Exciting news in women’s health: a relatively cheap DNA test for HPV (the virus that causes cervical cancer) looks like it works better than Pap smears in preventing cervical cancer through early detection. (New York Times, New England Journal of Medicine).

This is huge for developing countries. The widespread use of Pap smears in the US and other developed countries has made cervical cancer largely a preventable disease. But in much of the world, repeated office visits for cytology that must be read by a pathologist are just not doable. In this study, a single HPV test made a significant impact.

The article has started an interesting debate about the role this will play in the US - it sounds likely that HPV testing will continue to prove better than Pap smears.
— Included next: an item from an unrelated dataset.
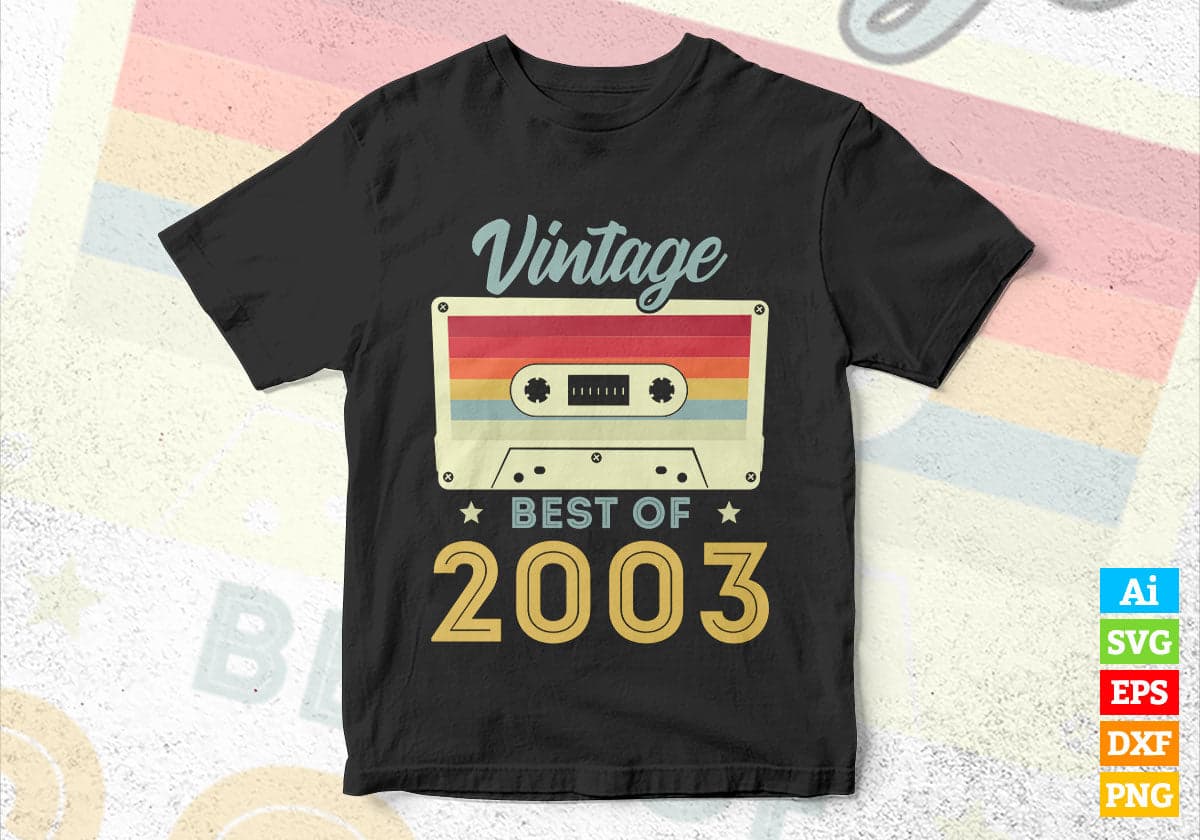 19th Birthday Best of 2003 Vintage Editable Vector T-shirt design in Ai Svg Printable Files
That alone won’t change women’s experiences much (the DNA sample is still obtained from the cervix, so it requires a pelvic exam), but we may be able to stretch out the interval between screenings.

As both the NY Times article and the editorial accompanying the NEJM article point out, research has already shown that the interval between Pap smears can be extended after enough negative tests, and that screening very young women for cervical cancer leads primarily to excessive procedures. Neither of those has been fully accepted yet by either gynecologists or patients. Presumably any proposals to use relatively-infrequent HPV testing as the primary screening modality will be met with similar caution, so I expect we’ll be doing annual exams for the foreseeable future.

It’s interesting to think about how this will affect my practice, though - it is weird to imagine a clinic schedule where annual exams don’t predominate!

(I have to say, also, that the New York Times article gets a gold star for health reporting. Not only does it accurately report the results of the study, but the background information it provides is all correct. I’m particularly impressed that the article points out that the current recommendations for Pap smears are not for every year in most women, and that most women do contract HPV but the vast majority of these infections are benign and cleared up quickly by the body’s defenses.)